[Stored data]

□ □ □ □ □ □ □

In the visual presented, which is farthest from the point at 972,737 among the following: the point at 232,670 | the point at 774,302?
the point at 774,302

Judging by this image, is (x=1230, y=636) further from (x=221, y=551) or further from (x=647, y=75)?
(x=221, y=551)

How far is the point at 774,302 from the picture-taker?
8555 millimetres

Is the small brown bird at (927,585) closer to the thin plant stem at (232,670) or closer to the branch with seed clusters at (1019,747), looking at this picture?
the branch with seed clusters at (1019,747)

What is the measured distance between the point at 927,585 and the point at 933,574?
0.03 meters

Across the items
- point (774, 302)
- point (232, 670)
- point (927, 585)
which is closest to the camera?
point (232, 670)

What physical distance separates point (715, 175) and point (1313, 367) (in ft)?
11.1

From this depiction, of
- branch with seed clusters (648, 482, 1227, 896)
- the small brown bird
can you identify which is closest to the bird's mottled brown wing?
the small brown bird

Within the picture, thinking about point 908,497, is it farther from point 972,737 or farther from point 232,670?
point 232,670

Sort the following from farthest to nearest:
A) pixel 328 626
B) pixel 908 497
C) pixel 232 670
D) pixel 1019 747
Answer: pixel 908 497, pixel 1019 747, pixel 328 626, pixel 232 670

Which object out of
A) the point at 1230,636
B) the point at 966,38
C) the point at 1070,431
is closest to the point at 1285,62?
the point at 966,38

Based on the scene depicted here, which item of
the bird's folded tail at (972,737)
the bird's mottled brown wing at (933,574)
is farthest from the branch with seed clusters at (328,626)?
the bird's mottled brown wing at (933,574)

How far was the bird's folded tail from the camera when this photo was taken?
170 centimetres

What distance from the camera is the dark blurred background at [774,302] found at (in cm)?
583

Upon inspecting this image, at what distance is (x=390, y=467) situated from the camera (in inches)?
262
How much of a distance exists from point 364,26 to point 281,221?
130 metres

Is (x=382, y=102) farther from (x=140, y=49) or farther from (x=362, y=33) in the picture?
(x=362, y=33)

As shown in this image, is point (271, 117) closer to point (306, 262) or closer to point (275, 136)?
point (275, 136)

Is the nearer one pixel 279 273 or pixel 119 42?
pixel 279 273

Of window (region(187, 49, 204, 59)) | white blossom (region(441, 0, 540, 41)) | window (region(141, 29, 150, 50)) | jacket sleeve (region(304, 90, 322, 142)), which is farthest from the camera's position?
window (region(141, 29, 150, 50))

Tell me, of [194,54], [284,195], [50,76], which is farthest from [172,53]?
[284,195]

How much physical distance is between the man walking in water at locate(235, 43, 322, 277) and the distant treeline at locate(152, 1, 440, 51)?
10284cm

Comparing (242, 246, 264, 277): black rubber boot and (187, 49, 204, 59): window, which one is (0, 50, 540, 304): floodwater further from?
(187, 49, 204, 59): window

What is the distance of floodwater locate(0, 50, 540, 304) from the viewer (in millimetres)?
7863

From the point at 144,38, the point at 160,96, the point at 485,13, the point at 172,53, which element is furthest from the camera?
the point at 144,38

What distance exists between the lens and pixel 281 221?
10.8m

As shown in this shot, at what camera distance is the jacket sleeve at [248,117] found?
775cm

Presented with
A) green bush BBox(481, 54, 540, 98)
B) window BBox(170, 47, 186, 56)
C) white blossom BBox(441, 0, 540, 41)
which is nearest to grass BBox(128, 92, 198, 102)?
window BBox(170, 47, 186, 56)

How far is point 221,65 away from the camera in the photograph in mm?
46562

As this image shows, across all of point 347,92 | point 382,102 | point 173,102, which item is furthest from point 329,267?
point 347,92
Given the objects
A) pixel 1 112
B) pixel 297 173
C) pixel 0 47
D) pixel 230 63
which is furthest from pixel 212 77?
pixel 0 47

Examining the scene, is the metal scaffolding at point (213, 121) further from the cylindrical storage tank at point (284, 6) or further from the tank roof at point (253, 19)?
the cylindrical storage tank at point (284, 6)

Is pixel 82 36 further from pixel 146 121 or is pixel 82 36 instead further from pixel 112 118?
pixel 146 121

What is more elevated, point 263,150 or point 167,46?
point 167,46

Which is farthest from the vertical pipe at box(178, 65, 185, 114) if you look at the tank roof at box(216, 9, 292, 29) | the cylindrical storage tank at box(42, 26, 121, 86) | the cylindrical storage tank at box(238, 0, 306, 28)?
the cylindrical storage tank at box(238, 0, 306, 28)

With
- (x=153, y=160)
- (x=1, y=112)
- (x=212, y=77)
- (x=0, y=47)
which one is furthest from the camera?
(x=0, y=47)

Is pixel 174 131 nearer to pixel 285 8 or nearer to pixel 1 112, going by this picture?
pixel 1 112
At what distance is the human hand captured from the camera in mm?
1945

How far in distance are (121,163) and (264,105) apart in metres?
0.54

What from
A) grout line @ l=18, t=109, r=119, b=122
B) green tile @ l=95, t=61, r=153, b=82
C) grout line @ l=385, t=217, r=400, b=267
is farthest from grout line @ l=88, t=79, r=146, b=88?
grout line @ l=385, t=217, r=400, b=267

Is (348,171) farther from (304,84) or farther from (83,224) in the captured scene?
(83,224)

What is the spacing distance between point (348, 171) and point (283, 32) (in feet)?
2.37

□ □ □ □ □ □ □

[Prompt] Return the lines of the records from the line containing "Which is farthest from the vertical" through the end of the records, copied with no changes.

[Response to the exercise]
Which is farthest from the vertical pipe at box(178, 65, 185, 114) if you look at the tank roof at box(216, 9, 292, 29) | the cylindrical storage tank at box(42, 26, 121, 86) | the cylindrical storage tank at box(238, 0, 306, 28)?
the cylindrical storage tank at box(238, 0, 306, 28)

With
- (x=153, y=160)
- (x=1, y=112)
- (x=212, y=77)
- (x=0, y=47)
which one is furthest from the camera?
(x=0, y=47)

Is pixel 174 131 nearer to pixel 285 8 or nearer to pixel 1 112, going by this picture?
pixel 1 112
At what distance is the human hand captured from the camera in mm?
1945

How far in distance are (121,163) and (264,105) apart in metres?
0.54

What from
A) grout line @ l=18, t=109, r=119, b=122
B) green tile @ l=95, t=61, r=153, b=82
C) grout line @ l=385, t=217, r=400, b=267
is farthest from grout line @ l=88, t=79, r=146, b=88?
grout line @ l=385, t=217, r=400, b=267

Is (348,171) farther from (304,84) or farther from (83,224) in the captured scene?
(83,224)

What is the spacing distance between point (348, 171) and point (283, 32) (in feet)?
2.37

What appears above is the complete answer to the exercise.